Exercise brief:
The expected output is each entry, given again exactly.

#####

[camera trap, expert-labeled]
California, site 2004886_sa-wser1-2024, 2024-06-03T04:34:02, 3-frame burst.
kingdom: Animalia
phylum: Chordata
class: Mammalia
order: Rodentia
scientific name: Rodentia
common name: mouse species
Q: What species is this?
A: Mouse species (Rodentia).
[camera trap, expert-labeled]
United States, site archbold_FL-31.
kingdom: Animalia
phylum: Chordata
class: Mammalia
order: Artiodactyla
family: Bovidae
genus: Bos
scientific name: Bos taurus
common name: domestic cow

#####

Solution to the problem:
[camera trap, expert-labeled]
California, site 2004886_sa-wser1-2024, 2024-06-03T04:34:02, 3-frame burst.
kingdom: Animalia
phylum: Chordata
class: Mammalia
order: Rodentia
scientific name: Rodentia
common name: mouse species
Q: What species is this?
A: Mouse species (Rodentia).
[camera trap, expert-labeled]
United States, site archbold_FL-31.
kingdom: Animalia
phylum: Chordata
class: Mammalia
order: Artiodactyla
family: Bovidae
genus: Bos
scientific name: Bos taurus
common name: domestic cow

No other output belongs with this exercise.